So naturally, just a few hours after I mocked his baffling baby behaviors (see Part 1), Declan proved why being a parent is so amazing and so unlike anything else. After darkness comes light. Rainbows after rain. Insert your favorite hard-times-eventually-yield-good-times cliché here.

It started with the food trucks, which he greeted with initial skepticism, or more likely, indifference save for the hunger that caused his chubby chin to crinkle, his wide eyes to well with wetness, and his mouth to, you know, do what baby mouths do: namely, make noise. To mitigate this, we introduced a new weapon in the arsenal of infant calming: the bottle. As our friends and fellow new parents scarfed down tasty food truck offerings whilst attending to babies of various age and temperament, we decided now was the best time to give him a nipple of the plastic variety. And I had the honors. At first, he just toyed with it, anticipating–I think–that this was just some new version of the pacifier…fine, occasionally, to suck on, but devoid of the life-giving nourishment of his one true love, the boob. And then, he opened wide, took the whole thing in his mouth, and sweet mother of God, milk was magically delivered to his mouth at what appeared to be the speed of white water rapids. So much for the promises of a “slow-flow” nipple. Anyway, it was remarkably rewarding as a dad to be able to meet this basic need of Deck’s after five weeks serving as Colleen’s pit crew, chiming in probably more often than necessary, “Think he needs a diaper change yet?” Looking into Declan’s eyes as I fed him, they seemed bigger than usual, almost in awe. I imagined him thinking, “I don’t know who you are or why you keep hanging around. But you just became more valuable to me.”

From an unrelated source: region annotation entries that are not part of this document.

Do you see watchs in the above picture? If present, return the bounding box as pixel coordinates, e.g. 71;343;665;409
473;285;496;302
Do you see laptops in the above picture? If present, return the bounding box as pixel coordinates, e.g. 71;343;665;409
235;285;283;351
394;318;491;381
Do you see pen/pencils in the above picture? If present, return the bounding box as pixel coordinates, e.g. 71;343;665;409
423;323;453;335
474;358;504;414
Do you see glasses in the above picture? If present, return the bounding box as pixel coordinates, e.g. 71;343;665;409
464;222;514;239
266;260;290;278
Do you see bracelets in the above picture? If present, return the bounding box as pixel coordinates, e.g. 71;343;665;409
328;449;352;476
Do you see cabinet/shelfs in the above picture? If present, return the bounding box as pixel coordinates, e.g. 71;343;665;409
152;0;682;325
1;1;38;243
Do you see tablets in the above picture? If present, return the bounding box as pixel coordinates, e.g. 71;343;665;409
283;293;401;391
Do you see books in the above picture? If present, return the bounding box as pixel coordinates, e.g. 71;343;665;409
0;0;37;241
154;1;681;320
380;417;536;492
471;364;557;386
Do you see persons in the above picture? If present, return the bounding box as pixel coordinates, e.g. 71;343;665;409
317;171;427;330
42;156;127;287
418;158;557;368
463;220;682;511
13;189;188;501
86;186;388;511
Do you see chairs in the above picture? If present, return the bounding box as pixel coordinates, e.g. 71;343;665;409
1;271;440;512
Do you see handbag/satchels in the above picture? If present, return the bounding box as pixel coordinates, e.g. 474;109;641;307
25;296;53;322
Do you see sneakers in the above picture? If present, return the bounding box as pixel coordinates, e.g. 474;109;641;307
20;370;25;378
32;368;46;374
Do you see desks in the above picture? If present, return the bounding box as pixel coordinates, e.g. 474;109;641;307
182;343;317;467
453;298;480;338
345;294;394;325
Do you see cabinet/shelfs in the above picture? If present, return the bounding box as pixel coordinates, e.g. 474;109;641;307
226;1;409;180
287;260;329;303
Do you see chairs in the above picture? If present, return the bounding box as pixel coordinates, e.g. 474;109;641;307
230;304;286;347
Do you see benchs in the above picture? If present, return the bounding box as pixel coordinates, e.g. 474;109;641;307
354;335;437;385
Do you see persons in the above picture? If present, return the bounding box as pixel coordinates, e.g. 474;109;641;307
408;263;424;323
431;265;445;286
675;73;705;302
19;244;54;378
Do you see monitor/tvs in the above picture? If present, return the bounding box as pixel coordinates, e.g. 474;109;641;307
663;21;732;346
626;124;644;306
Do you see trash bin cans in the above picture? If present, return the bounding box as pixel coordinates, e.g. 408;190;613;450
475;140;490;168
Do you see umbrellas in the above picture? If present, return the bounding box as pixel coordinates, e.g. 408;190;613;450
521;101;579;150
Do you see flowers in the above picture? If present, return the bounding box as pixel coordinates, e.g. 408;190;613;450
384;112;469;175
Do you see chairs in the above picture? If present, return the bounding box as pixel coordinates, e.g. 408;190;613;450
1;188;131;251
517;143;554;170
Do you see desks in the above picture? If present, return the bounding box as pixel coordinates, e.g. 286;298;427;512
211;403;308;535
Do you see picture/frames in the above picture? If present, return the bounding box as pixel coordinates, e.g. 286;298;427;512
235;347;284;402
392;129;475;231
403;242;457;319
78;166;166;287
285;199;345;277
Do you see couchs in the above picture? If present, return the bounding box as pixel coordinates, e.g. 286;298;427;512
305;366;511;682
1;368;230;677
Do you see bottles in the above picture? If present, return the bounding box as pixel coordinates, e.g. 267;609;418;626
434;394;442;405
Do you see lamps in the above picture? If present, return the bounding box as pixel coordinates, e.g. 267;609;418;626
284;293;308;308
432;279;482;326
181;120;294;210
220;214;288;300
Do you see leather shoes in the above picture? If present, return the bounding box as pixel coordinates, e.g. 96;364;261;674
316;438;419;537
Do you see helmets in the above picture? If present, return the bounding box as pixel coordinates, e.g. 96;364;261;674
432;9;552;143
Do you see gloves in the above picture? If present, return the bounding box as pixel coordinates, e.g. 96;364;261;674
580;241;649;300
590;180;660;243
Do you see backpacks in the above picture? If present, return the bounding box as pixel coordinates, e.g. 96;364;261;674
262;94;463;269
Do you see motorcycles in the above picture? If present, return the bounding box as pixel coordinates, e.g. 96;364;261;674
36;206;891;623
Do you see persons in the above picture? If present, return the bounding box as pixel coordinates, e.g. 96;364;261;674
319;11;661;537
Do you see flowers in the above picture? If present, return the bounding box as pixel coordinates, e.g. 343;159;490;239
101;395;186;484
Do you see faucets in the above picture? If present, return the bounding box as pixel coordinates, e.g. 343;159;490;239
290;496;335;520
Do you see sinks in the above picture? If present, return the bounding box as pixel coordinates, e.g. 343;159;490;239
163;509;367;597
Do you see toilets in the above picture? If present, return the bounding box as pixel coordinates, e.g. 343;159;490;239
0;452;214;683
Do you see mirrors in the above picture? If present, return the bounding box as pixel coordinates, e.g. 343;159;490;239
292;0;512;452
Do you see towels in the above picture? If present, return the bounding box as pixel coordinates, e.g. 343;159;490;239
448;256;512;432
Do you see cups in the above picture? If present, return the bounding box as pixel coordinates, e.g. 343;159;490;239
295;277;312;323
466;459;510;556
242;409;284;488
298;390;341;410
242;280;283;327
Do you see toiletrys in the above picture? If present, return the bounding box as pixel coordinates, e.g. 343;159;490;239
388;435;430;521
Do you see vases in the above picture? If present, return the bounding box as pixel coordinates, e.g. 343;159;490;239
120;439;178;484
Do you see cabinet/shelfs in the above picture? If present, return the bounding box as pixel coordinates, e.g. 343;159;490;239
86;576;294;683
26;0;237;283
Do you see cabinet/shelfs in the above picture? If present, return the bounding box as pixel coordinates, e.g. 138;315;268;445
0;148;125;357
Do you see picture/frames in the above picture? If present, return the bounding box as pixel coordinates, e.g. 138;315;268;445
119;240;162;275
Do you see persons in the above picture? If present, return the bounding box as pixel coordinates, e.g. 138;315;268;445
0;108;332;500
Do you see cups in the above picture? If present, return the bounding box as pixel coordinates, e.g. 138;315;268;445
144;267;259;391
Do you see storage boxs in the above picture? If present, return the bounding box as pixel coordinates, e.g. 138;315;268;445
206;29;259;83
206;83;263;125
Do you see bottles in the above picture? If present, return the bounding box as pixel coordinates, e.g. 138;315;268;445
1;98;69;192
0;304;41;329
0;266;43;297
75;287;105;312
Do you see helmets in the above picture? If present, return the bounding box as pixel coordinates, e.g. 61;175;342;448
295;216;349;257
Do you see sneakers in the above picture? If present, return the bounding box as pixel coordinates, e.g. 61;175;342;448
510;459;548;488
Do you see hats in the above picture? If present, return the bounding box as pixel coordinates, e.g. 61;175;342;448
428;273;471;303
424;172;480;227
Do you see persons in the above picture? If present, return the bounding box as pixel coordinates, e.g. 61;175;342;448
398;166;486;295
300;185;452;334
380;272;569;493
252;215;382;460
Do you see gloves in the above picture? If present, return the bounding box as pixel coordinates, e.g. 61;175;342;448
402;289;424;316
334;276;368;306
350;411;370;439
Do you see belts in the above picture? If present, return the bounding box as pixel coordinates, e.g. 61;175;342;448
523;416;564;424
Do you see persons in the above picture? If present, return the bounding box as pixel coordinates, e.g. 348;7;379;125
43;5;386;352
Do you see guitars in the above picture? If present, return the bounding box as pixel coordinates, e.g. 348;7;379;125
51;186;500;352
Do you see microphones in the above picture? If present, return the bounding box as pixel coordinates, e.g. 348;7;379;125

And that was just the warm up. After we got home, Declan fed with Colleen for a bit, and then we talked about putting him in his sleep sack and trying to send him off to bed. But as I started the process, I realized he wasn’t having it. Not the least bit sleepy. So I laid him down on the bed and just started talking to him, making funny faces, showing him objects in the room, whatever struck me. 45 minutes later, we were still there. No crying. Just full-blown curiosity, mixed with his version of jiu jitsu (legs and arms spazzing out) and a few smiles for good measure. Sometimes, we’d almost be having a conversation. He would coo and I would mimic. I would talk in that weird, high-pitched voice that adults use to talk to babies and he would mimic. Coolest damn thing. And then, I put my face inches away from his and looked into his eyes and he looked right back into mine– not breathing, not blinking, not judging– and, I thought…wow, after 31 years of life, now I know what eyes are really for.